Les deux niveaux suivants précisent que «la sécurité des Canadiens qui voyagent ou habitent dans le pays peut être compromise». Au niveau 3, il faut «éviter tout voyage non essentiel», alors qu'au niveau 4, mieux «éviter tout voyage», car le risque est extrême.

L'assurance voyage ne couvre pas les blessures lors d'un attentat

Les voyageurs qui partent vers l'Europe et des pays où les risques d'attentats existent devraient lire attentivement leur contrat d'assurance voyage.

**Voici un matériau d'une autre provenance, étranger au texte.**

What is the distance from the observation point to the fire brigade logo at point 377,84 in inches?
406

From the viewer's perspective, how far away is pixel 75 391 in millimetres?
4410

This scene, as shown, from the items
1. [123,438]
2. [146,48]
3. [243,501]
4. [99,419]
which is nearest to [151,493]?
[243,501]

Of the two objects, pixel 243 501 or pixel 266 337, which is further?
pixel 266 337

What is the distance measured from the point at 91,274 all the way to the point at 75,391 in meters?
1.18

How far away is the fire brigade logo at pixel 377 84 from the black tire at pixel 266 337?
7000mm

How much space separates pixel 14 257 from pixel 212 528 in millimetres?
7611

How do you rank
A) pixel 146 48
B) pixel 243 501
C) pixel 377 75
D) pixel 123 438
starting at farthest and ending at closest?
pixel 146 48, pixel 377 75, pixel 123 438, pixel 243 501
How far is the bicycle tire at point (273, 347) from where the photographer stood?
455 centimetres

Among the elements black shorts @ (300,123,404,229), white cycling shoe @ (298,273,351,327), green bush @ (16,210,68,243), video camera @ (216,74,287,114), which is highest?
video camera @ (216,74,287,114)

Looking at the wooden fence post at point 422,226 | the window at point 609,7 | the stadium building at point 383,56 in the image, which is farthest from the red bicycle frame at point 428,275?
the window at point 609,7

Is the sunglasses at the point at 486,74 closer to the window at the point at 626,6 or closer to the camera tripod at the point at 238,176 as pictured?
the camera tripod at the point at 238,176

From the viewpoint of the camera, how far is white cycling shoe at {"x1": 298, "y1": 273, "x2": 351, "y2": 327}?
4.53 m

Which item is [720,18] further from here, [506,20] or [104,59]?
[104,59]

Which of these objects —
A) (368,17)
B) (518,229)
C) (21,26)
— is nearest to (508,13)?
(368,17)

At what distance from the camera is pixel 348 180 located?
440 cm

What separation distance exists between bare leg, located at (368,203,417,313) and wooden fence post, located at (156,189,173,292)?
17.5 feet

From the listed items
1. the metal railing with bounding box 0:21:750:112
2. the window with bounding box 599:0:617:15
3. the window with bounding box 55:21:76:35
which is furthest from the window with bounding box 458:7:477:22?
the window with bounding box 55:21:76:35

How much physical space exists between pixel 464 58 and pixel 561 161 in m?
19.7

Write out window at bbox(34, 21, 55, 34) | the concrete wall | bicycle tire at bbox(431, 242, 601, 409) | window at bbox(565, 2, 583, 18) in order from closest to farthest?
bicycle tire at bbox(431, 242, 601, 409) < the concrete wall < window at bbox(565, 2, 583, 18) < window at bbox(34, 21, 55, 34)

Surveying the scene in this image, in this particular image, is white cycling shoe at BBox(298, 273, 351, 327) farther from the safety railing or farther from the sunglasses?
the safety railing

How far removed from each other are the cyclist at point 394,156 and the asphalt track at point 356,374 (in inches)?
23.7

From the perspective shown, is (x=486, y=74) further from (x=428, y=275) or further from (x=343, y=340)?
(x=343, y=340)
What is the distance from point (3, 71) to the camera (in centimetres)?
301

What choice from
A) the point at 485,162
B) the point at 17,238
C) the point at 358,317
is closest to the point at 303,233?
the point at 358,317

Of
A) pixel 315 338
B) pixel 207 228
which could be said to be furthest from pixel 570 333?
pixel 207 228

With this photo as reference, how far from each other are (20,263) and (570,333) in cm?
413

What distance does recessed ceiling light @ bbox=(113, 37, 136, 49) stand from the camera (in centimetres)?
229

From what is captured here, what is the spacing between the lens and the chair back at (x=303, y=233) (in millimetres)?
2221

Selon les informations du Soleil, des compagnies d'assurance s'apprêtaient à modifier les clauses concernant les attentats.

Cependant, Lyne Duhaime, présidente de l'Association canadienne des compagnies d'assurances de personnes (ACCAP-Québec), affirme que ce n'est pas le cas, car les assureurs ont des clauses excluant la couverture des soins lorsque les blessures surviennent à la suite d'un attentat ou d'un soulèvement.

Ce ne sont pas tant les compagnies d'assurance qui changent leurs contrats que la situation dans le monde qui se transforme pour devenir chaotique dans certaines régions et d'autres plus risquées alors qu'elles ne représentaient aucun danger il y a quelques années.

Mme Duhaime rappelle qu'entre 92 et 94 % des réclamations sont réglées à la satisfaction des assurés selon les statistiques de son association.

Elle précise qu'il y a des assurances particulières pour une couverture plus globale pour les gens qui doivent absolument voyager dans des pays jugés à haut risque. Ces contrats d'assurance sont plus complexes et coûtent plus cher que ceux pour un voyage dans le Sud.